# Start of TEXT
At the top end, the inlet tube (6) is firmly fixed during use to
the inlet port (2) via a suitable sealing ring. The inlet tube can
be removed from the cartridge housing and inserted into a new fresh
cartridge housing. Through this, the incoming liquid flows directly
onto a sieve basket (7) which prefilters suspended matter, algae
and the like and retains these at the inlet into the actual
ion-exchange cartridge, so that the ion-exchange material does not
clump or stick together. The sieve (7) serves for uniform
distribution of the incoming liquid stream into the bottom space
and is therefore preferably conical, i.e. truncated conical and
completely encloses the inlet tube. It is not only fixed to the
inlet tube, but also to the filter plate (10) surrounding it via
loose sealing rings. The fabric of the sieve can consist of
customary fine-mesh filter materials, e.g. of plastic, natural
material or metal.
[0025] The screwed-in bottom part (9) can additionally comprise a
suitable filter material or filter web (8) which can be selected
according to the type and amount of the suspended matter to be
expected. In the case of large amounts of solid foreign materials,
the sieve (7) and the filter web (8) can readily be removed and
cleaned by unscrewing the bottom part. The filter plate (10) which
can consist of fine-pored ceramic, separates the bottom space (9)
from the contact space having the iron-doped ion exchangers (5) so
that no ion-exchange material passes into the bottom space and no
prefiltered material passes into the contact space. By the water to
be purified passing through the contact space having the iron-doped
ion exchanger ascending from bottom to top, the pollutants to be
removed are removed by physisorption and/or chemisorption to the
ion-exchange material. An additional filter plate at the top end of
the cartridge housing ensures that no ion exchanger passes into the
outlet (12). Owing to elevated water pressure or long service time
of the device, a fine fraction can abrade from the ion exchanger
which passes through the filter plate (3). To avoid this
(pollutant-loaded) fine fraction from passing into the outlet, in
the interior of the lid (13), filter material or filter web (11) is
embedded, which retains the fine fraction.
[0026] The filter layers (3) and (10) also serve for uniformly
distributing the fluid onto the adsorber space (5) and collecting
again after exit from this. The clean water purified from foreign
matter and pollutants leaves the device via the outlet port
(12).
[0027] The lid (13) can additionally have a valve in order to
permit gases (e.g. air present in the cartridge housing) entrained
in the operation to escape on first operation.
[0028] Depending on the application, it can be advantageous to
operate the device just described in reverse sequence (FIG. 2b).
That means that the water to be purified then enters from the inlet
port (1) directly onto the prefilter (11) which retains the
suspended matter and foreign bodies, then passes through the filter
plate (3), enters into the contact space, where the dissolved
pollutants adsorb to the ion-exchange material, passes via the
cartridge bottom plate (10) into the bottom space (9) where any
filter material (8) is embedded, in order to retain abraded
ion-exchange material, the sieve basket (7) performing additional
filtration service, so that the purified water, via the outlet tube
(6) and the outlet port, leaves the device via the opening (1).
# End of TEXT
# Start of SUPPLIED MATERIAL
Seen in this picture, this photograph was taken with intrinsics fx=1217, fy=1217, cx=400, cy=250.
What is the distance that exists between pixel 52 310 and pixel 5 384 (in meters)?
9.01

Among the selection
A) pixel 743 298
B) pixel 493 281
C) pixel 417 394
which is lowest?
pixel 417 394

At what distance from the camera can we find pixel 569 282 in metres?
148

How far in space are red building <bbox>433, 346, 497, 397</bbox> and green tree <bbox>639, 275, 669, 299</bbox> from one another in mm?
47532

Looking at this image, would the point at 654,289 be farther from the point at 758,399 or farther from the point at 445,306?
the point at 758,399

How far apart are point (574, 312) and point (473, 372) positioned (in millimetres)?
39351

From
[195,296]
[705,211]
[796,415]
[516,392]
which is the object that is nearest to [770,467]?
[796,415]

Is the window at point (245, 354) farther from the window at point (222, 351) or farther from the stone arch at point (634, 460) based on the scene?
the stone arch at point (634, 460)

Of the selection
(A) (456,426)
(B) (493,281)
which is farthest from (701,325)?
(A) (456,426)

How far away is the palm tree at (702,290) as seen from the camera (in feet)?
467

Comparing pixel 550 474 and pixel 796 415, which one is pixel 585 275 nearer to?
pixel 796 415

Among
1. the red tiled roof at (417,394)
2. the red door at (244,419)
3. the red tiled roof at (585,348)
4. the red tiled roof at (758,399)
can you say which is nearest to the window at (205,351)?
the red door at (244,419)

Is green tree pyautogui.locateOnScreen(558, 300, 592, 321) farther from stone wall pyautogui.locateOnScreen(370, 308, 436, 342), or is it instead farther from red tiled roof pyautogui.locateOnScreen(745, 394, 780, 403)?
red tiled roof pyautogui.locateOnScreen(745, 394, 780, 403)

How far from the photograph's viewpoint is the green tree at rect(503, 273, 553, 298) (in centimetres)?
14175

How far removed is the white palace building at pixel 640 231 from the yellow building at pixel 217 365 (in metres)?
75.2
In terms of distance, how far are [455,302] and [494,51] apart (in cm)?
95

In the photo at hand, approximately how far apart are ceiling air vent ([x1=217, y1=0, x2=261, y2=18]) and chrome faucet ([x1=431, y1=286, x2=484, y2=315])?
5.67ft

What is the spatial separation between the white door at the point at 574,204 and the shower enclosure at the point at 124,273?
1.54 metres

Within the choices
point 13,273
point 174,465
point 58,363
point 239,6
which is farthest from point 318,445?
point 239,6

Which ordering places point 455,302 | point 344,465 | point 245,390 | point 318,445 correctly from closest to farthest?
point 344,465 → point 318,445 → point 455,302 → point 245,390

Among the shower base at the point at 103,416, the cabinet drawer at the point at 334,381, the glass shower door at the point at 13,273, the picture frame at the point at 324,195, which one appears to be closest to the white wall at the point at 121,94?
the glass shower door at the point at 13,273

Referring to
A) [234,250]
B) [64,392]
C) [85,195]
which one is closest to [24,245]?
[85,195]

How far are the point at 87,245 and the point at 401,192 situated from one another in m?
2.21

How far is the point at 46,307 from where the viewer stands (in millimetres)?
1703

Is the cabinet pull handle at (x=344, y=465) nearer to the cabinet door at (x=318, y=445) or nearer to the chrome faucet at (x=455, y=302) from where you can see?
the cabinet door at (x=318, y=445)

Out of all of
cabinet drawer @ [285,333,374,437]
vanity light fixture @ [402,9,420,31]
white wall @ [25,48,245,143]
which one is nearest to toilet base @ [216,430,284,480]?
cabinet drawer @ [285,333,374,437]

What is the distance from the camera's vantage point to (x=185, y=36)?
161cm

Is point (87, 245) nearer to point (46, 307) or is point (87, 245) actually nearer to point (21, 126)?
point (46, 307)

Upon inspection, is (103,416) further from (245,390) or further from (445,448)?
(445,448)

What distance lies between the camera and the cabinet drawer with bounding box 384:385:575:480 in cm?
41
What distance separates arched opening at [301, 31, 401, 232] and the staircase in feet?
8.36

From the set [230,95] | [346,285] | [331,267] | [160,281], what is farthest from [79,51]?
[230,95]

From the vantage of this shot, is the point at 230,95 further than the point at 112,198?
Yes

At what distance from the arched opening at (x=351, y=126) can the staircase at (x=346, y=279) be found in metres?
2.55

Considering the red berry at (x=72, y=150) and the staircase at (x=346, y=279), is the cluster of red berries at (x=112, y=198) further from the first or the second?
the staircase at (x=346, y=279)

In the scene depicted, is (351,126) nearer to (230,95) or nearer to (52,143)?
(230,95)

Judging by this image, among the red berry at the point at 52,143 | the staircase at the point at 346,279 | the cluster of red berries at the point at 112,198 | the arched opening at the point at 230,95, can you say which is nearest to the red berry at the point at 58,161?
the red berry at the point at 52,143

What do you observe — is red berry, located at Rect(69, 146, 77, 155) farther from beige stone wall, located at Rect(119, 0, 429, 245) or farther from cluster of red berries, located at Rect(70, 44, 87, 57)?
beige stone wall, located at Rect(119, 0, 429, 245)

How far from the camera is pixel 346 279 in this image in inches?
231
# End of SUPPLIED MATERIAL
> **EXERCISES**
**A)** Could you reproduce the filter cartridge text word for word, everything from "That means that" down to "the opening (1)."?
**B)** Can you pick up the filter cartridge text after its last sentence and continue it?

> **PER-TASK ANSWERS**
**A)**
That means that the water to be purified then enters from the inlet
port (1) directly onto the prefilter (11) which retains the
suspended matter and foreign bodies, then passes through the filter
plate (3), enters into the contact space, where the dissolved
pollutants adsorb to the ion-exchange material, passes via the
cartridge bottom plate (10) into the bottom space (9) where any
filter material (8) is embedded, in order to retain abraded
ion-exchange material, the sieve basket (7) performing additional
filtration service, so that the purified water, via the outlet tube
(6) and the outlet port, leaves the device via the opening (1).

**B)**
[0029] A simpler embodiment which operates, however, according to
the same principle as described above is shown in FIG. 4. It shows
a device which contains the iron-doped ion exchanger and in which
the device itself forms a unit.
[0030] In principle, of course, other embodiments and designs are
possible which are similar to the described structures and operate
in the manner described, i.e. contain an inlet and outlet opening
for waters and iron-doped ion exchangers.
[0031] The diagram FIG. 5 shows a filter bag which, filled with
iron-doped ion exchangers, can be fed to a water to be purified in
order to remove the pollutants present therein by adsorption.
[0032] Filter bags and extraction sleeves are known, e.g. in varied
forms and designs for providing hot infused drinks, in particular
tea. DE-A 839 405 describes, e.g. such a folded bag as is used for
preparing tea and the like. By a special folding technique which
forms a double-chamber system, an intensive mixing of the eluent
with the substance to be extracted is ensured.
[0033] Conversely, iron-doped ion exchangers may also be embedded
into semi-permeable bags or pockets having filter action (for
example the above described folding bags) and these packages may be
fed to the natural water to be purified in order thereby, after a
certain contact time, to remove the pollutants from the water by
adsorption to the adsorbent material (see diagram FIG. 5). The
iron-doped ion exchangers firstly withstand the mechanical and
hydraulic stresses in the filter bag, and secondly, owing to the
filter performance of the filter membrane, escape of any fine
fraction formed by abrasion of the adsorption medium into the water
to be purified is prevented.
[0034] The various embodiments of the present invention share the
fact that iron-doped ion exchangers may be embedded in the housings
having filter action and the liquid to be purified may flow through
the filter housing, or the filter package is fed to the liquid to
be purified and thus ensures adsorption of the pollutants.
[0035] The production of iron-doped ion exchangers is known from
the above-cited literature, in addition, however, other production
methods are also conceivable.
[0036] For the iron doping, strongly acidic or weakly acidic cation
exchangers, strongly basic or weakly basic anion exchangers, or
chelate resins are suitable. These can be gel-type or macroporous
ion exchangers, the macroporous types being preferred. The particle
size of the iron-doped ion exchangers is in the range from 100 to
2000 .mu.m, preferably 200 to 1000 .mu.m. The particle size
distribution can be heterodisperse or monodisperse.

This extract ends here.